Wilson, who likely will have season-ending Tommy John surgery after an MRI on Friday revealed "structural issues" in his right elbow, hinted he might have overtaxed his arm in 2010 when he led the majors with 48 saves and then added six more in the postseason run to the title. He also confessed he continued pitching Thursday in Colorado even though it was clear something had gone wrong with his arm when he was an out from finishing off a 4-2 Giants victory.
"It felt like tennis elbow after that," Wilson said. "But I was still able to finish the inning and my mindset was, 'OK, if it's inflammation, get out of your mess. If this is season-ending, your last pitch is going to be preserving (Madison) Bumgarner's win, and not walking off the mound a failure.' That's just how I pitch. I don't care how painful it is."
Wilson underwent Tommy John elbow surgery in 2003 while pitching at LSU and said that while rehab will be tough, he has no concerns about his future in the game.
"By no stretch of the imagination is my journey over with here,'' he said. "This is just a mild bump in my road. It's never been easy when I've pitched, or lived. So this is an opportunity for me to get a better arm, you know? How is that disappointing? I get to throw harder.

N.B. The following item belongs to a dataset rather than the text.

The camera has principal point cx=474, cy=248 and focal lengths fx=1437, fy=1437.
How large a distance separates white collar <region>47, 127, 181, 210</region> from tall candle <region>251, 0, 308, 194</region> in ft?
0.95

"And I like my odds to become more involved in the community. Kruk and Kuip better watch out, because I'll be upstairs in the booth. I may announce some games, maybe win an Emmy."
Wilson said he'll visit noted elbow surgeon Dr. James Andrews in Pensacola, Fla., some time this week and also get other opinions before making a final determination about surgery. He added that decision should come before the end of the week.
"I'm not down at all," he said. "The likelihood is, yeah, the season's over with. I'm getting a couple more opinions. But we all know what structural damage is, and the likelihood of me throwing again this year is minimal. I've obviously prepared for a different view of the game."
Wilson said he has no concerns that the Giants' bullpen can fill the void of his absence, and that the club still can have a successful season.
"I know a lot of people are sad," he said. "I know Giants fans are going to look at this as some huge loss, but you know, we have the best bullpen in the league. They're going to fill in my role the best they can, and I don't think they're going to falter.
"I think we're going to take the West no matter what, whether I'm here or not. I'm not going to sit here and say I'm the savior and that things are going to fall apart, not at all."
Manager Bruce Bochy reaffirmed that when he and the Giants medical staff went to the mound to check on Wilson's condition Thursday, the pitcher claimed that he had stepped in a hole on the mound and tweaked his ankle. He said nothing about the elbow.
"I know he's a strong guy and he wants to be out there every day, he's a warrior," Bochy said. "He's not always truthful and forthcoming with you, and that's the problem with Brian Wilson, that's probably why he's a little more difficult to manage.
"I don't think the innings he pitched (in 2010) was out of the norm with what has been done. It's just part of this game. You play, you pitch, and what goes with the territory sometimes is injury."
Wilson said he has no regrets about how he has managed the health of his arm over the past year and a half.
"Absolutely not, that's how I play baseball -- I push it to the limits," he said. "I was able to help our team do some great things last year, regardless of how it felt throwing the baseball."
Based on the experience of his last rehab from elbow surgery, Wilson said the monotony of rehab will more mentally grueling than physically difficult but expects to ready by next April to be back on the mound.
"I guess you can say if this was coming it's better now than any other time based on the time frame it takes to come back," he said. "It's a year. No big deal. I plan on playing forever, so this is a small percentage of my career.
"Once I'm on the mound again, next year, playing baseball, I won't look back at this and say, 'Man, that's sucked' or 'woe is me.' I don't think that way. That's selfish of me to get down because of my baseball time; I'm not like that."